ES: I’m an attachment-focused social worker, looking at how early trauma comes into later behaviors. I keep thinking about how white men have historically been raised and the kinds of behavioral stuff that comes up from their unprocessed issues, and how they build carceral systems infused with their socialization. Infusing the aggression, the dishonesty that is rewarded as a white man. These are the systems that are harming our clients. There’s a way of interacting with the world that brings in punishment, isolation, judgment… and all of the research that social workers have access to shows us that shame and stigma neurobiologically CAUSE deep meaningful harm. They are the root of harm. For me, actually devoting myself to the ethics of social work means that I have to both be part of a bottom-up approach, infusing and teaching and modeling empathy and an appreciation for lived experience, asking compassionate questions… and also infusing it in systems from the top down. Part of the really important piece too is the lived experience piece… the bringing peers in. Connecting people to their own empowerment and empowerment within their own communities feels like the solution to all of it. How dare anyone harm someone else and punish someone else for a situation they’ve never experienced and cannot understand.

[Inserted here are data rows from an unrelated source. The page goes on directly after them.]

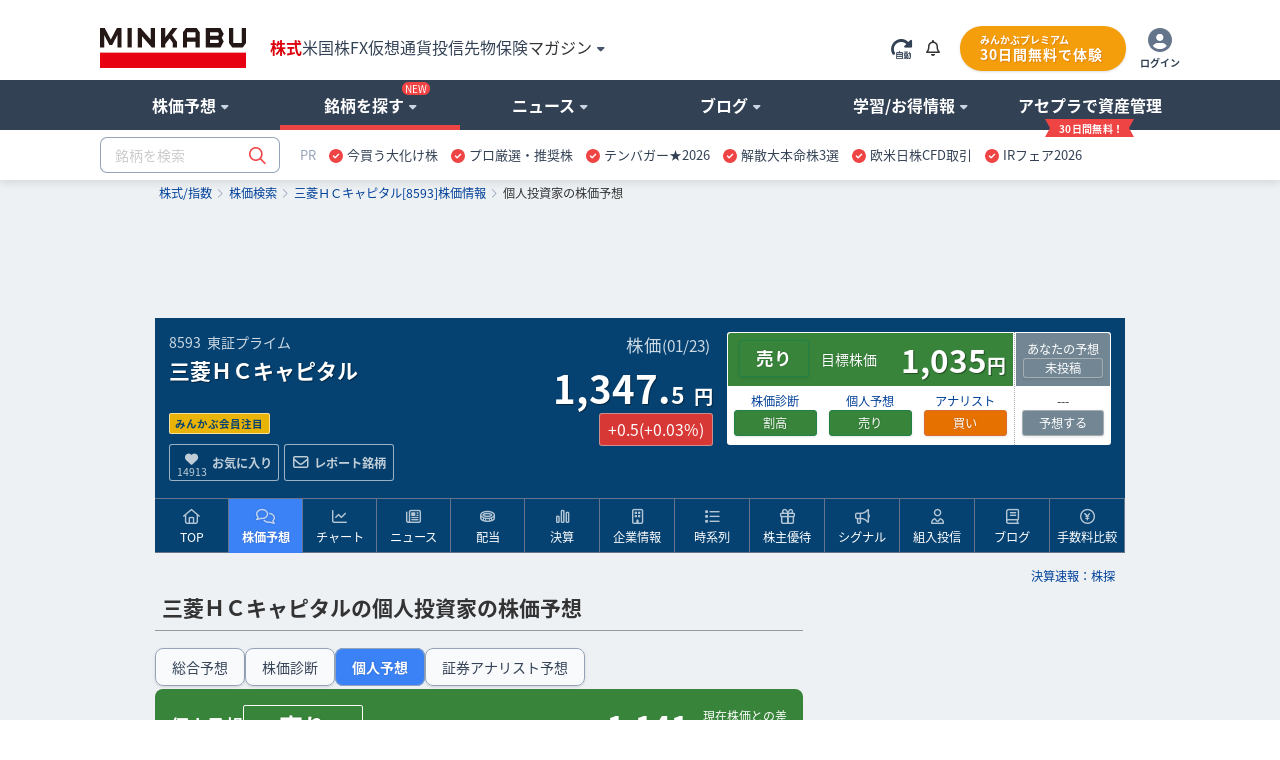

--- FILE ---
content_type: text/html; charset=utf-8
request_url: https://www.google.com/recaptcha/api2/aframe
body_size: 184
content:
<!DOCTYPE HTML><html><head><meta http-equiv="content-type" content="text/html; charset=UTF-8"></head><body><script nonce="HbMY3TAT5vKYMOL7ulzfvg">/** Anti-fraud and anti-abuse applications only. See google.com/recaptcha */ try{var clients={'sodar':'https://pagead2.googlesyndication.com/pagead/sodar?'};window.addEventListener("message",function(a){try{if(a.source===window.parent){var b=JSON.parse(a.data);var c=clients[b['id']];if(c){var d=document.createElement('img');d.src=c+b['params']+'&rc='+(localStorage.getItem("rc::a")?sessionStorage.getItem("rc::b"):"");window.document.body.appendChild(d);sessionStorage.setItem("rc::e",parseInt(sessionStorage.getItem("rc::e")||0)+1);localStorage.setItem("rc::h",'1769248485832');}}}catch(b){}});window.parent.postMessage("_grecaptcha_ready", "*");}catch(b){}</script></body></html>

--- FILE ---
content_type: image/svg+xml
request_url: https://assets.minkabu.jp/images/icon/circle-check-solid.svg
body_size: 254
content:
<svg xmlns="http://www.w3.org/2000/svg" width="16" height="16.001"><path fill="none" d="M0 0h16v16H0V0Z"/><path fill="#ef4444" d="M8 16.001a7.99 7.99 0 0 0 7.989-7.989C15.568-2.585.43-2.582.011 8.012A7.99 7.99 0 0 0 8 16.001Zm3.526-9.456L7.531 10.54a.747.747 0 0 1-1.056.002l-.002-.002-1.997-1.997c-.692-.696.367-1.746 1.058-1.058l1.467 1.467 3.464-3.467c.696-.692 1.746.367 1.058 1.058l.003.003Z"/></svg>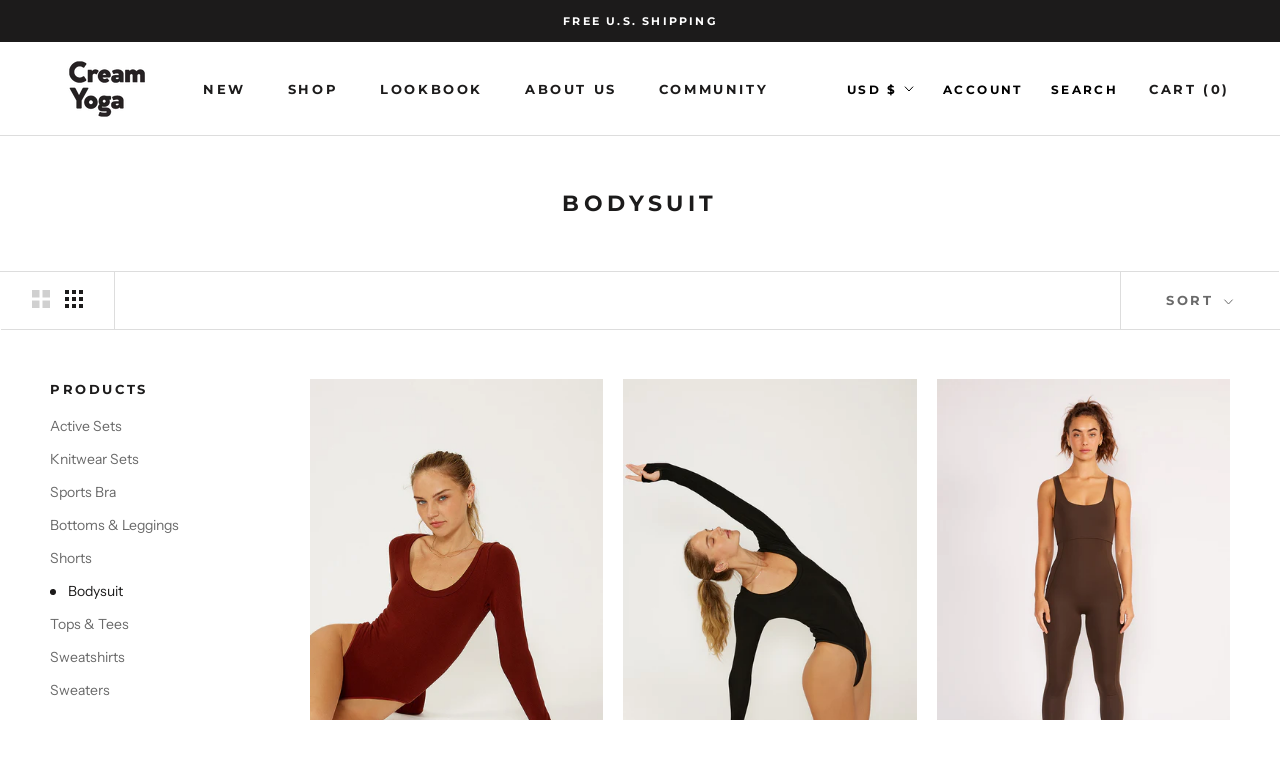

--- FILE ---
content_type: text/javascript
request_url: https://creamyoga.com/cdn/shop/t/18/assets/custom.js?v=66437388495311929881672838498
body_size: -559
content:
document.addEventListener("DOMContentLoaded",function(event){var scrollNextSectionButtons=document.querySelectorAll(".Link.scroll_next_section");scrollNextSectionButtons.forEach(function(item){item.addEventListener("click",function(event2){var parentSection=this.closest(".shopify-section"),nextSection=parentSection.nextSibling,headerElement=document.getElementById("section-header"),headerElementHeight=0;headerElement!=null&&(headerElementHeight=headerElement.offsetHeight),nextSection!=null&&window.scrollTo({top:nextSection.offsetTop-headerElementHeight,behavior:"smooth"})})})});
//# sourceMappingURL=/cdn/shop/t/18/assets/custom.js.map?v=66437388495311929881672838498
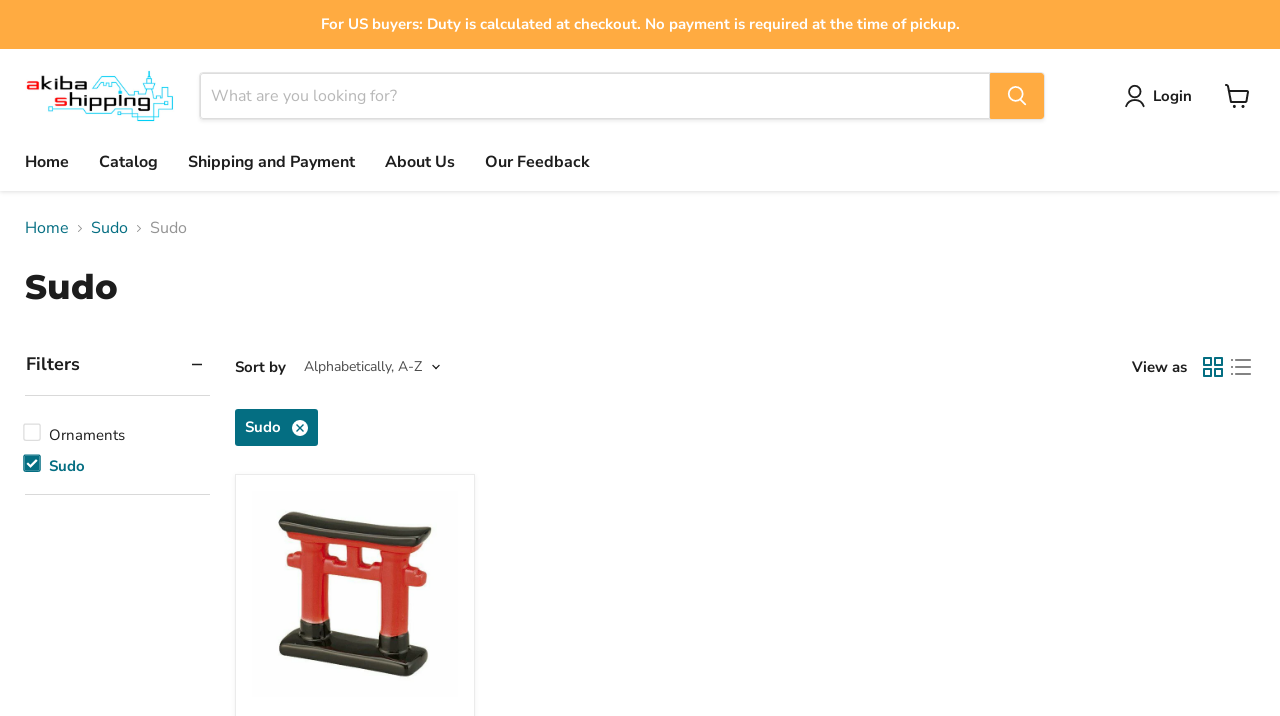

--- FILE ---
content_type: application/x-javascript
request_url: https://www.goldendev.win/shopify/show-recent-orders/shop/status/akibashipping.myshopify.com.js?58964009
body_size: -146
content:
var sro_settings_updated = 1637648006;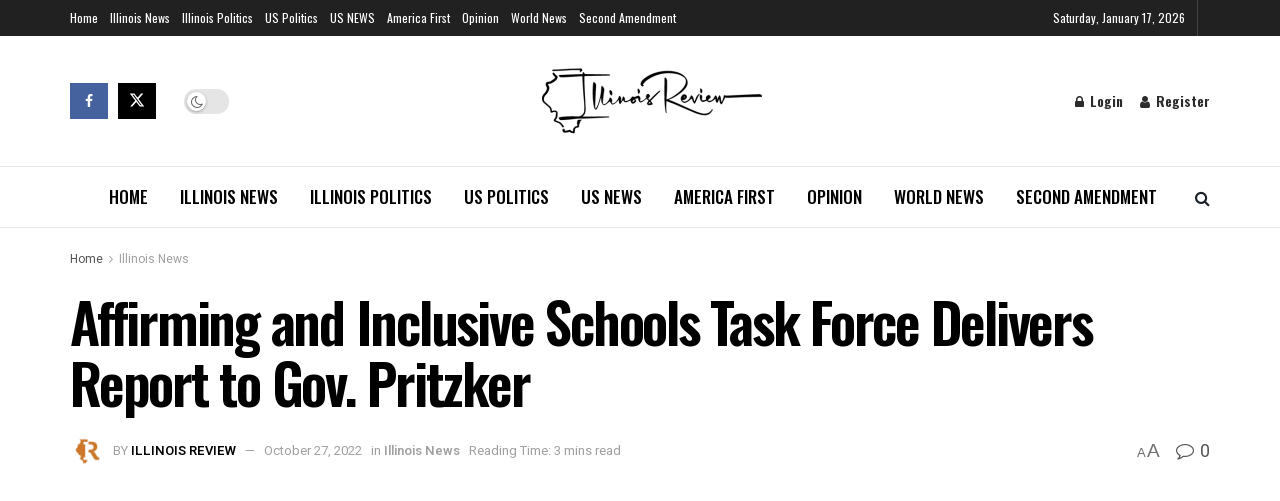

--- FILE ---
content_type: text/html; charset=utf-8
request_url: https://www.google.com/recaptcha/api2/aframe
body_size: 267
content:
<!DOCTYPE HTML><html><head><meta http-equiv="content-type" content="text/html; charset=UTF-8"></head><body><script nonce="t7lNXcYKOPqj8l_H00BsHQ">/** Anti-fraud and anti-abuse applications only. See google.com/recaptcha */ try{var clients={'sodar':'https://pagead2.googlesyndication.com/pagead/sodar?'};window.addEventListener("message",function(a){try{if(a.source===window.parent){var b=JSON.parse(a.data);var c=clients[b['id']];if(c){var d=document.createElement('img');d.src=c+b['params']+'&rc='+(localStorage.getItem("rc::a")?sessionStorage.getItem("rc::b"):"");window.document.body.appendChild(d);sessionStorage.setItem("rc::e",parseInt(sessionStorage.getItem("rc::e")||0)+1);localStorage.setItem("rc::h",'1768687960716');}}}catch(b){}});window.parent.postMessage("_grecaptcha_ready", "*");}catch(b){}</script></body></html>

--- FILE ---
content_type: application/javascript; charset=utf-8
request_url: https://fundingchoicesmessages.google.com/f/AGSKWxXbqV_ydoRMmlpxobKvs9OgzeuWZMiST85C9bFdyTkn1TBVzh0Abyrn0e8x_CWRV9K6vEdNa_JVBxz5FiFgF5YCiwZlU8PQ3_xKwywVUTFOJp8Ee4bDkG2HkY6auRcv0J8iuK8T2ZyaRRhusY6eSB2wx0XUQSn8yrlby1x2keB_bbUDnvHoaOaJysVL/_.co/ads/_advertising_header._500x440./ad/940--load-advert.
body_size: -1289
content:
window['d48aa5c8-0bd1-4dac-9d09-4a9d65b6c1ad'] = true;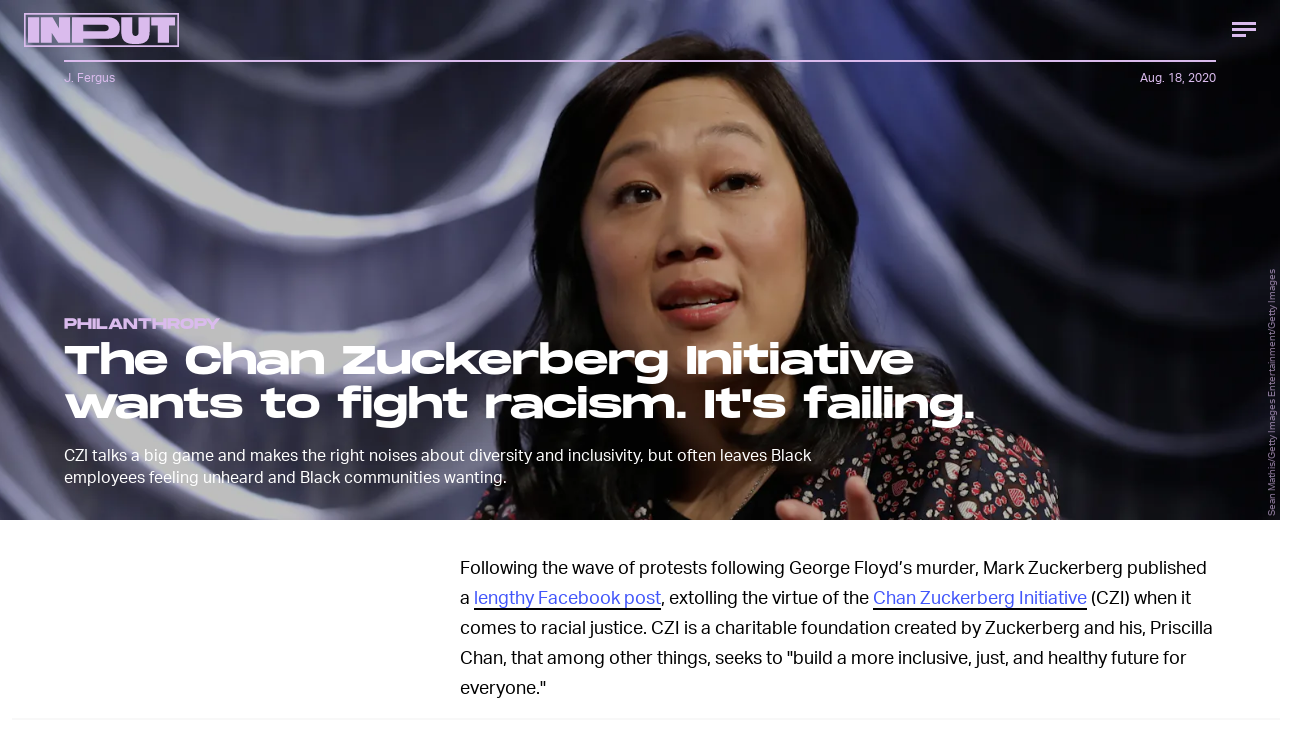

--- FILE ---
content_type: text/html; charset=utf-8
request_url: https://www.google.com/recaptcha/api2/aframe
body_size: 268
content:
<!DOCTYPE HTML><html><head><meta http-equiv="content-type" content="text/html; charset=UTF-8"></head><body><script nonce="VWG9zosW5jonL97Wbnkfxw">/** Anti-fraud and anti-abuse applications only. See google.com/recaptcha */ try{var clients={'sodar':'https://pagead2.googlesyndication.com/pagead/sodar?'};window.addEventListener("message",function(a){try{if(a.source===window.parent){var b=JSON.parse(a.data);var c=clients[b['id']];if(c){var d=document.createElement('img');d.src=c+b['params']+'&rc='+(localStorage.getItem("rc::a")?sessionStorage.getItem("rc::b"):"");window.document.body.appendChild(d);sessionStorage.setItem("rc::e",parseInt(sessionStorage.getItem("rc::e")||0)+1);localStorage.setItem("rc::h",'1768949946584');}}}catch(b){}});window.parent.postMessage("_grecaptcha_ready", "*");}catch(b){}</script></body></html>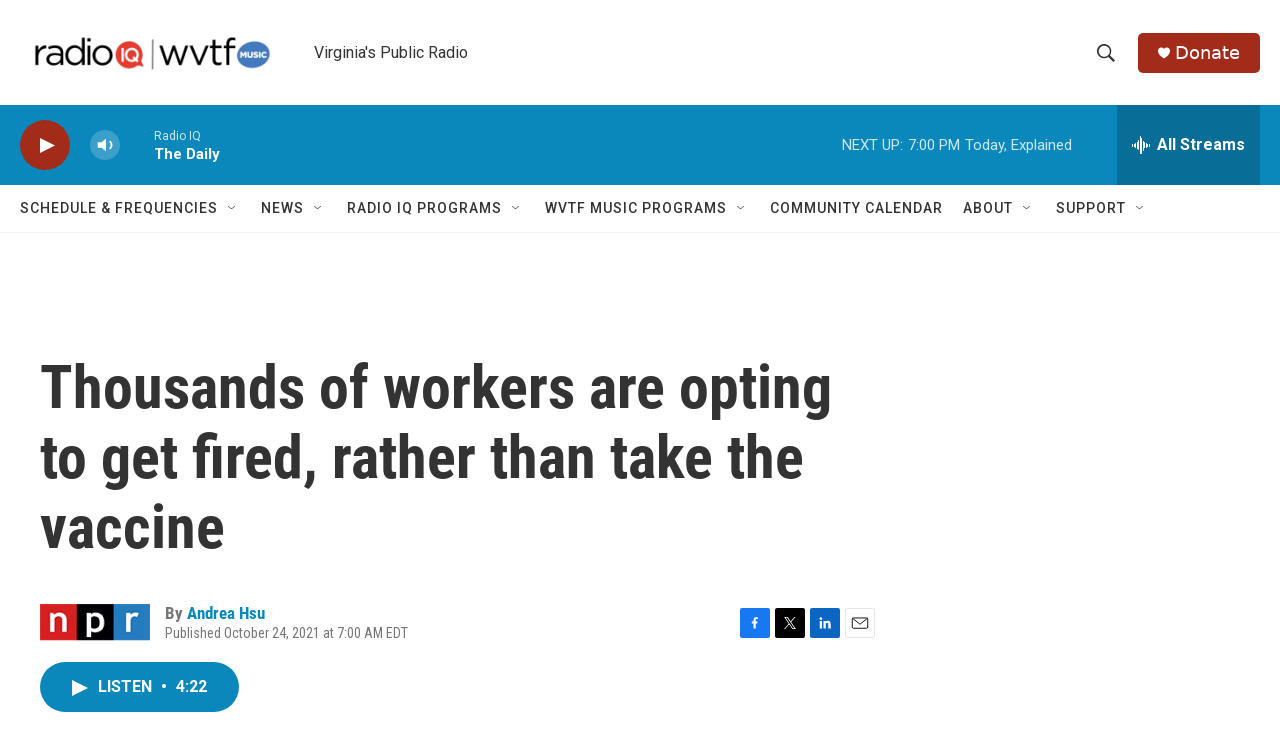

--- FILE ---
content_type: text/html; charset=utf-8
request_url: https://www.google.com/recaptcha/api2/aframe
body_size: 268
content:
<!DOCTYPE HTML><html><head><meta http-equiv="content-type" content="text/html; charset=UTF-8"></head><body><script nonce="981M9zRNR_iNN7YJKgLE3g">/** Anti-fraud and anti-abuse applications only. See google.com/recaptcha */ try{var clients={'sodar':'https://pagead2.googlesyndication.com/pagead/sodar?'};window.addEventListener("message",function(a){try{if(a.source===window.parent){var b=JSON.parse(a.data);var c=clients[b['id']];if(c){var d=document.createElement('img');d.src=c+b['params']+'&rc='+(localStorage.getItem("rc::a")?sessionStorage.getItem("rc::b"):"");window.document.body.appendChild(d);sessionStorage.setItem("rc::e",parseInt(sessionStorage.getItem("rc::e")||0)+1);localStorage.setItem("rc::h",'1769471133910');}}}catch(b){}});window.parent.postMessage("_grecaptcha_ready", "*");}catch(b){}</script></body></html>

KK: Yes, so so so important! Is there anything else you’d like to add?
ES: We need to lower the barriers to enter the profession so people with lived experience and empathy are doing the work and it’s not about privilege. The origins of social work was white women deciding what was best for people and forcing it on them. I would like to see us in a future where there don’t need to be social workers at all, just peer networks. Trauma is the root of what’s wrong with much of the world, and breaking out of capitalism is breaking out of the idea that anyone needs to fight for their survival. Building and sustaining community is the opposite of carcerality.
Thank you to E.S. for their time and words. Identifying details have been masked to protect this individual’s employment.
Note: This interview focuses on an abolitionist stance from one particular social worker and how that may impact the social work field. YWCA Cambridge encourages dialogue and conversation as we collectively work toward a better future for all members of our community. We are committed to highlighting a diverse set of opinions.